Après la banqueroute des deux tiers en 1797, Napoléon Bonaparte commence à structurer les finances publiques sous le Consulat, une œuvre qui sera poursuivie par son neveu durant le Second Empire. Les guerres napoléoniennes, à partir de 1810, deviennent de plus en plus coûteuses, obligeant l’Empereur à multiplier les emprunts et à accroître les prélèvements dans les pays conquis. La Restauration (1814-1830) a permis un assainissement rapide des comptes publics, favorisé par une croissance économique vigoureuse. Sous Louis XVIII et Charles X, les gouvernements s’efforcent de réduire les dépenses publiques, en particulier les dépenses militaires, qui avaient explosé sous Napoléon. Les effectifs militaires passent de 800 000 hommes sous Napoléon à environ 240 000 hommes sous la Restauration. Une réforme du cadastre est initiée pour améliorer la taxation foncière, basée sur des évaluations plus justes des propriétés rurales et urbaines. Certains impôts indirects mis en place sous l’Empire, tels que les droits de douane et les octrois, sont conservés, mais les gouvernements tentent de ne pas les augmenter, craignant un retour des révoltes fiscales. La rationalisation des dépenses publiques et la bonne tenue de l’activité économique permettent à la France de verser environ 700 millions de francs en indemnités de guerre aux puissances alliées, en plus des frais d’occupation militaire prévus par le Traité de Paris de 1815. Sur le plan financier, la Restauration crée en 1816 la Caisse des dépôts et consignations, dont la mission est de sécuriser les fonds publics et parapublics. Grâce à ces mesures, la France parvient à équilibrer ses finances publiques dès 1817.

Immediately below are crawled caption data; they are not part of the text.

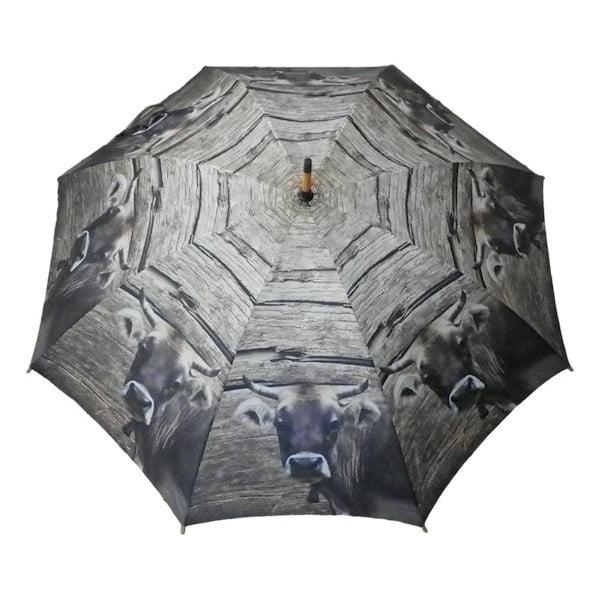 Parasol Swiss Cow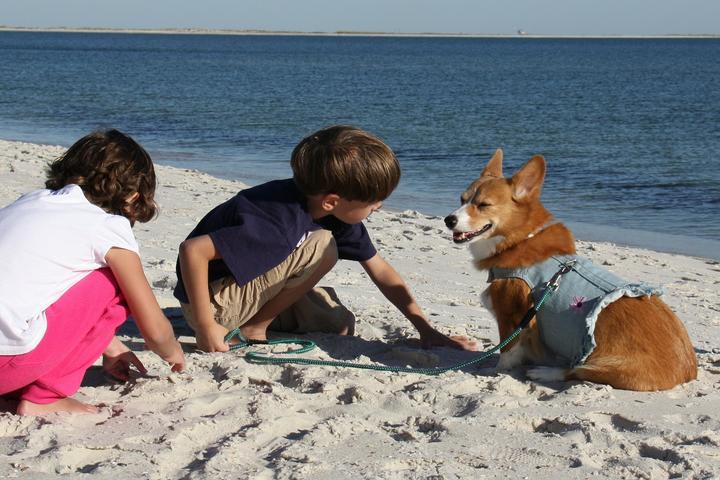 Pet Friendly Dauphin Island Beach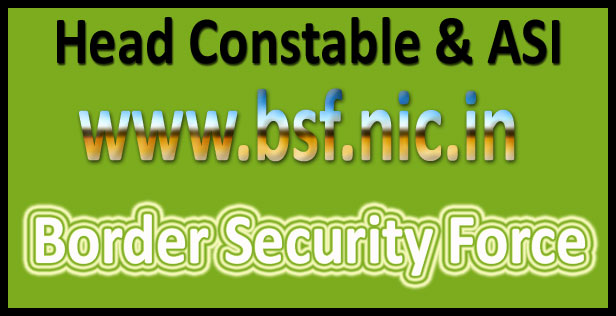 BSF head constable syllabus 2016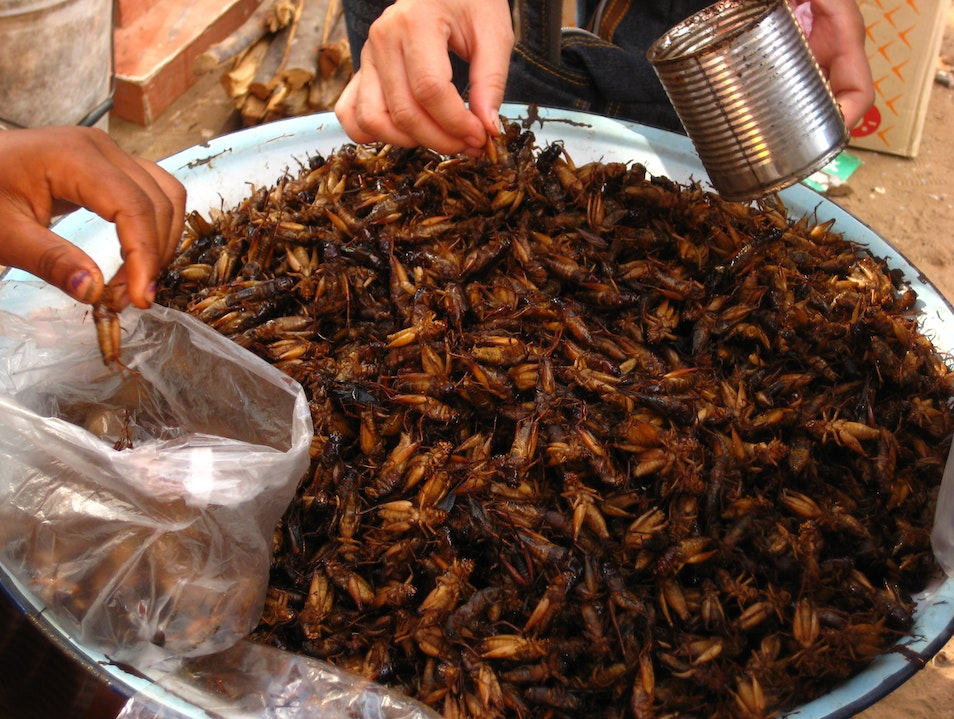 Crunch Time: Why I ate a cricket in Cambodia Siem Reap  Cambodia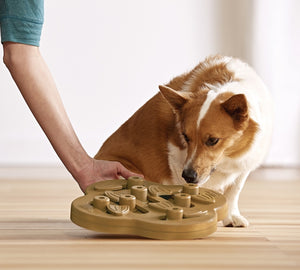 Nina Ottosson Dog Hide n' Slide Puzzle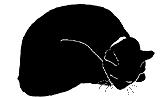 lay8 猫シルエット Cat Silhouette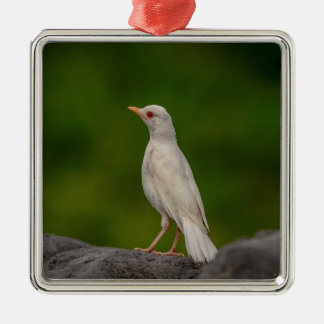 Albino Robin in Crown Point Christmas Ornament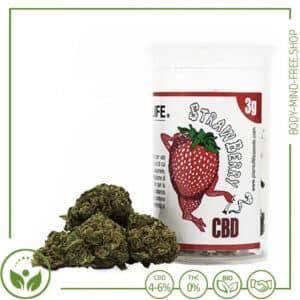 CBD Blüten Plant of Life Spanien Srawberry
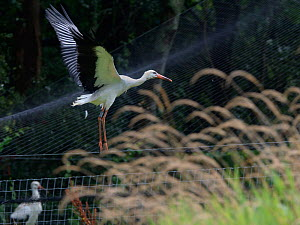 Captive reared juvenile White stork (Ciconia ciconia) flying from a temporary holding pen on release day on the Knepp Estate, Sussex, UK, August 2019. - Nick Upton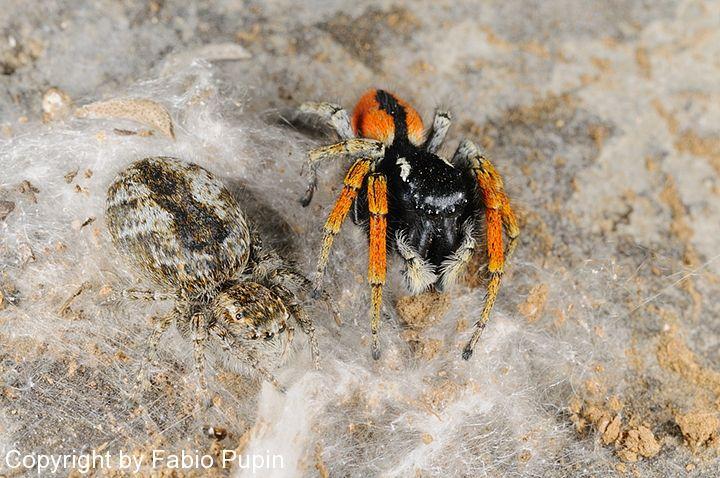 Aranha papa-moscas (Philaeus chrysops) _pup2110
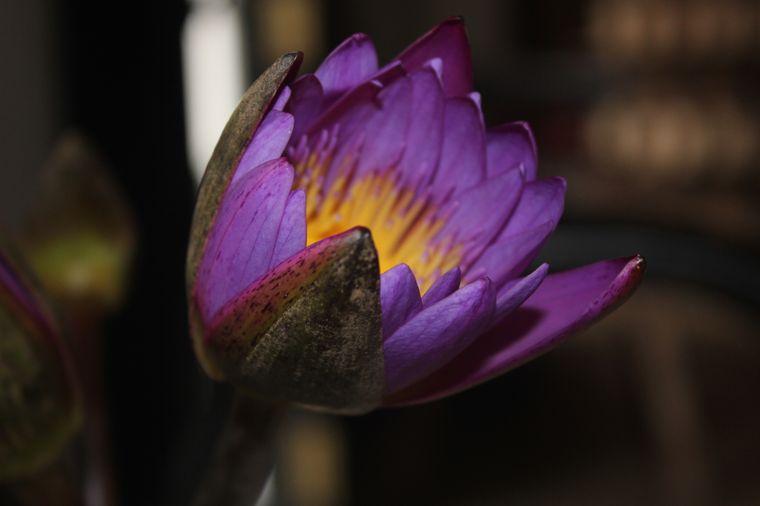 Sri Lanka hat eine wunderbar große Pflanzenvielfalt. Die Lotusblume zählt im Buddhismus zu den acht Kostbarkeiten.
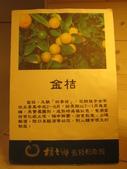 橘之鄉蜜餞形象館:IMG_4711.JPG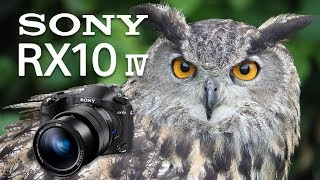 Sony RX10 Mk IV Review: Ultimate Fixed Lens Camera!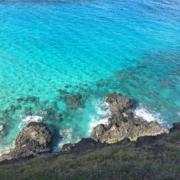 ハワイの青い海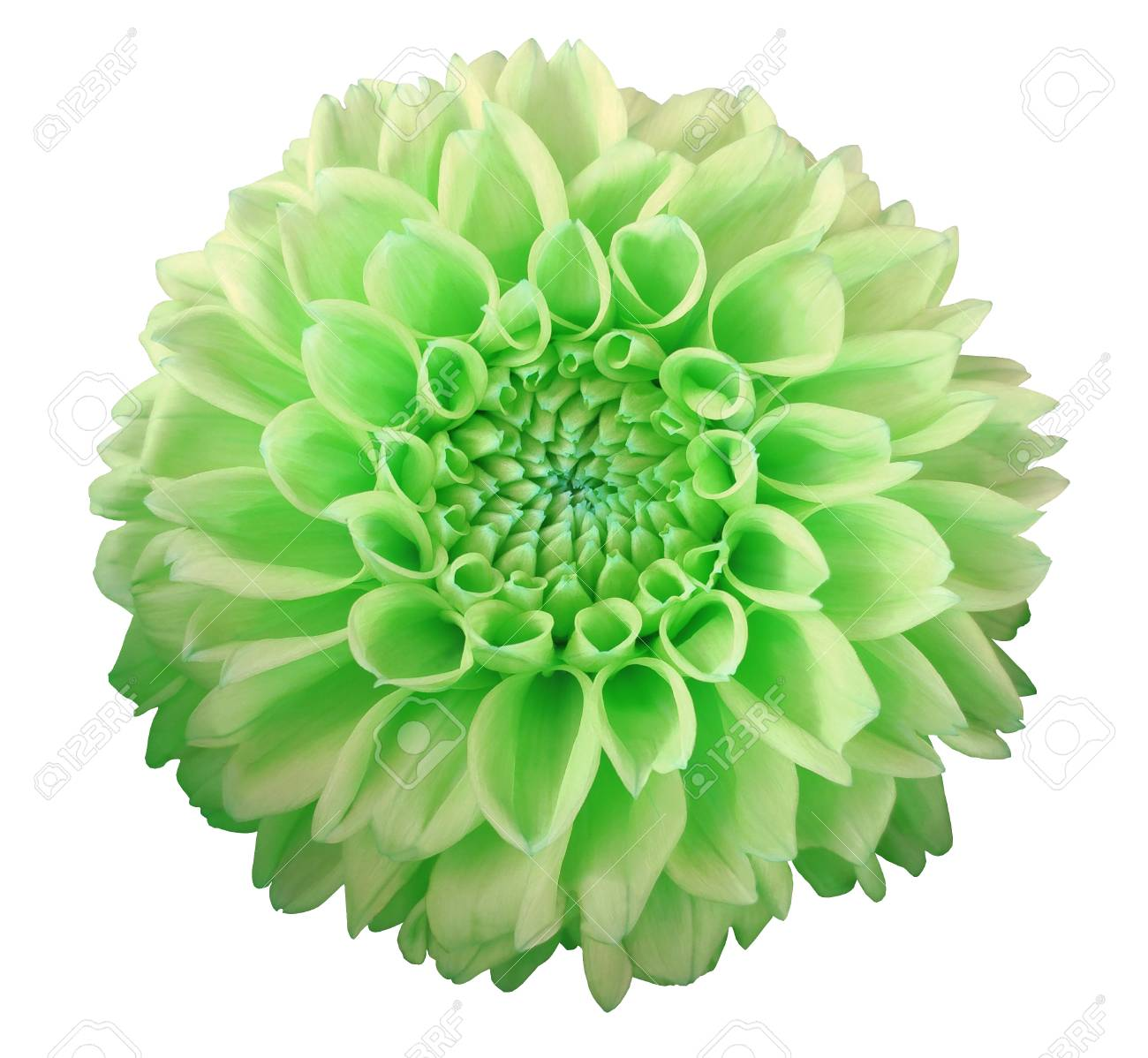 Green Yellow Dahlia Flower White Background Isolated With Stock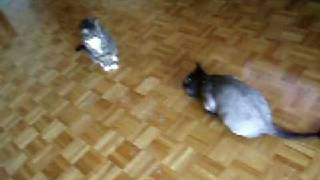 Funny cats on catnip, high and happy! Part 1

Sous Louis-Philippe (1830-1848), la France connaît une période d’équilibre budgétaire. Les gouvernements adoptent des politiques qualifiées de rigoureuses. Les dépenses, notamment militaires, sont strictement contrôlées après la réduction massive de l’armée sous la Restauration. La dette publique reste stable, le gouvernement évitant de recourir à des emprunts excessifs. La dette accumulée sous Napoléon est progressivement remboursée. Sous la Monarchie de Juillet, les impôts indirects, tels que les octrois (taxes sur les produits de première nécessité, y compris les boissons et denrées alimentaires), constituent une source majeure de revenus. Ces taxes pèsent lourdement sur les classes populaires, ce qui alimente les tensions sociales. L’impôt foncier est également une importante source de revenus. La prudence budgétaire et l’absence de réformes sociales sous Louis-Philippe aggravent les tensions sociales. L’industrialisation rapide génère de fortes inégalités et une augmentation de la pauvreté. Les ouvriers et les paysans souffrent de la hausse des prix et de la stagnation des salaires. La crise de 1846-1847, crise agricole et économique majeure qui touche toute l’Europe, provoque une forte hausse des prix des denrées alimentaires, une montée du chômage et une dégradation des conditions de vie. L’absence de réponse du gouvernement conduit à la Révolution de 1848.
La Seconde République hérite d’une situation financière dégradée en raison de la crise après la récession de 1847-1848. Les dépenses publiques augmentent rapidement avec l’adoption de plusieurs mesures sociales. La baisse des recettes fiscales aggrave le déficit public. Parmi les mesures coûteuses figurent les Ateliers nationaux. En 1848, le déficit budgétaire s’élève à environ 200 millions de francs, un montant important pour l’époque. L’instabilité politique décourage les investissements et freine la reprise économique.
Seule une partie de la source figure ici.